Write out the part of the article on Loudon Wainwright below that runs from "Loudon Wainwright Surprised" to "40 years ago.", copying it word for word.
* Begin Page extract *
Loudon Wainwright Surprised By The Man Who Discovered Him
January 22, 2006
Everyone who went to the Kent Stage Friday night knew Loudon Wainwright's name. (Of course they did; they bought a ticket to see him.) They didn't know the name Steve Popovich until Loudon mentioned him on stage toward the end of his set. Before the show Popovich surprised Loudon and they went out to dinner. Why is this significant? It was Steve Popovich, president of Polygram Records, who gave Loudon his first break almost 40 years ago.
Of all the songs Loudon would go on to write, Dead Skunk in the Middle of the Road fascinated Popovich and he tested the song in Little Rock, Arkansas. He personally convinced programmers at various stations to play it, and made sure the album was in every record store. If the song did well in one market, felt Steve, then the rest of the country would follow suit. The song was a hit and Loudon had a career. Loudon told us: "I remind Rufus (his son) that I was #1 in Little Rock Arkansas for 5 weeks!"
* End Page extract *
* Begin Raw data *
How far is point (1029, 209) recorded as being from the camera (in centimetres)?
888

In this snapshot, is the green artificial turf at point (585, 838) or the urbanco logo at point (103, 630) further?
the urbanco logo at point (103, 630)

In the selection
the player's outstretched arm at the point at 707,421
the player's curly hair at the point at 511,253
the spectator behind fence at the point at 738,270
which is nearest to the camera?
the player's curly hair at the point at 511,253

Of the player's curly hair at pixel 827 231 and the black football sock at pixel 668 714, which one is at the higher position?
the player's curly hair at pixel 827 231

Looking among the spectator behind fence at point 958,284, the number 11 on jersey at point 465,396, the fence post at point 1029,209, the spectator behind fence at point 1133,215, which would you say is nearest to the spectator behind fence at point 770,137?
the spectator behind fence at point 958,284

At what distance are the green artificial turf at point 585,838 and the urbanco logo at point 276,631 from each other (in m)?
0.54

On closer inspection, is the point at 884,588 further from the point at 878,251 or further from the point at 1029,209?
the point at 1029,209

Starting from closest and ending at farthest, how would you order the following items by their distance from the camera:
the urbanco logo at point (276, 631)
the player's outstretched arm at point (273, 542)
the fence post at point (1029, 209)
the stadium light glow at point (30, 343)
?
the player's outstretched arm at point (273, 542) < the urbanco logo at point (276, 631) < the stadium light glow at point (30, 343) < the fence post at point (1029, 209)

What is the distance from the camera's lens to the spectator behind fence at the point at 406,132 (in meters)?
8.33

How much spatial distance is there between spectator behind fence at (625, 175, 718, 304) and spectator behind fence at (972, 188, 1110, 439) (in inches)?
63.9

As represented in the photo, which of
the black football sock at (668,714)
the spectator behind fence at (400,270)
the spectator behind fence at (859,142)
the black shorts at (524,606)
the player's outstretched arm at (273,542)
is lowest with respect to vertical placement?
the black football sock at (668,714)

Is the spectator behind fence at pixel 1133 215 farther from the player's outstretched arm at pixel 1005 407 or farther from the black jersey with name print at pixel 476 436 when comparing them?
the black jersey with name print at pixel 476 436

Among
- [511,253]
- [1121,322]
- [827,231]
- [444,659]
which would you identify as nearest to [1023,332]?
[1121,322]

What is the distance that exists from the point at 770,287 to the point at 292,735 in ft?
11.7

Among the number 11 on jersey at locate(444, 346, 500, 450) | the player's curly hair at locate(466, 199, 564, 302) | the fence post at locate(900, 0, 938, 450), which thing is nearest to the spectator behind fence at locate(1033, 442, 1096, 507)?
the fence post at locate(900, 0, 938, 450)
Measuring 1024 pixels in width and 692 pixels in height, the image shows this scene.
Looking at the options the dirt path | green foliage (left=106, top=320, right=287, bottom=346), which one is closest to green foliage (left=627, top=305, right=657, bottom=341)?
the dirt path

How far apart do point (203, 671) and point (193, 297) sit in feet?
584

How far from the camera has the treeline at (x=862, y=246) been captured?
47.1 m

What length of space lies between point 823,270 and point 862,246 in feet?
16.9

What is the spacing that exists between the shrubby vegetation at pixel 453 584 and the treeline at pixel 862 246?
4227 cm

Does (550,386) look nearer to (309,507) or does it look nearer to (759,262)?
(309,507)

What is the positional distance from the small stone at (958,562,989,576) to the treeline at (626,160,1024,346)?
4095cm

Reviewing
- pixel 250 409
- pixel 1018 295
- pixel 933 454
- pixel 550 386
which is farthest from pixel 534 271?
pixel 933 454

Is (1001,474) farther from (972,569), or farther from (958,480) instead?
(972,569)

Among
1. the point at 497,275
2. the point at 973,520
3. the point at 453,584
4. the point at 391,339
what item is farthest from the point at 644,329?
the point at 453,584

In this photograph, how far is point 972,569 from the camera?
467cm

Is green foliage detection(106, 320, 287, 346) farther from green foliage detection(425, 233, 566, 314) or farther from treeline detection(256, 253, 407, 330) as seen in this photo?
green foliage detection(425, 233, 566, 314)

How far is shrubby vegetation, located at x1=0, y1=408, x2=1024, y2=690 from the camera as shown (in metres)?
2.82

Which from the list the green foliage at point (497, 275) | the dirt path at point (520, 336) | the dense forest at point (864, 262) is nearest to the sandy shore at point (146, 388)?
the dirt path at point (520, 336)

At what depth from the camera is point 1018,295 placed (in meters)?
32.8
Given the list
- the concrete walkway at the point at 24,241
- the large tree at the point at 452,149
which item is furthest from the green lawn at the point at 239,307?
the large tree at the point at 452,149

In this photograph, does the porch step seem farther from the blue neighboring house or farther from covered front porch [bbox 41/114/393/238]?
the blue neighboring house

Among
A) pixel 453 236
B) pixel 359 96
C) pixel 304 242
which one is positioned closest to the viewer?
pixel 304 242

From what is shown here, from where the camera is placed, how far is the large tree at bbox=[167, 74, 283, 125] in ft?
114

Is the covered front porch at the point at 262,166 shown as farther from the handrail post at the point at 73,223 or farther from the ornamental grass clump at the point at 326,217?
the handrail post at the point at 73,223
* End Raw data *
■ Written response:
Loudon Wainwright Surprised By The Man Who Discovered Him
January 22, 2006
Everyone who went to the Kent Stage Friday night knew Loudon Wainwright's name. (Of course they did; they bought a ticket to see him.) They didn't know the name Steve Popovich until Loudon mentioned him on stage toward the end of his set. Before the show Popovich surprised Loudon and they went out to dinner. Why is this significant? It was Steve Popovich, president of Polygram Records, who gave Loudon his first break almost 40 years ago.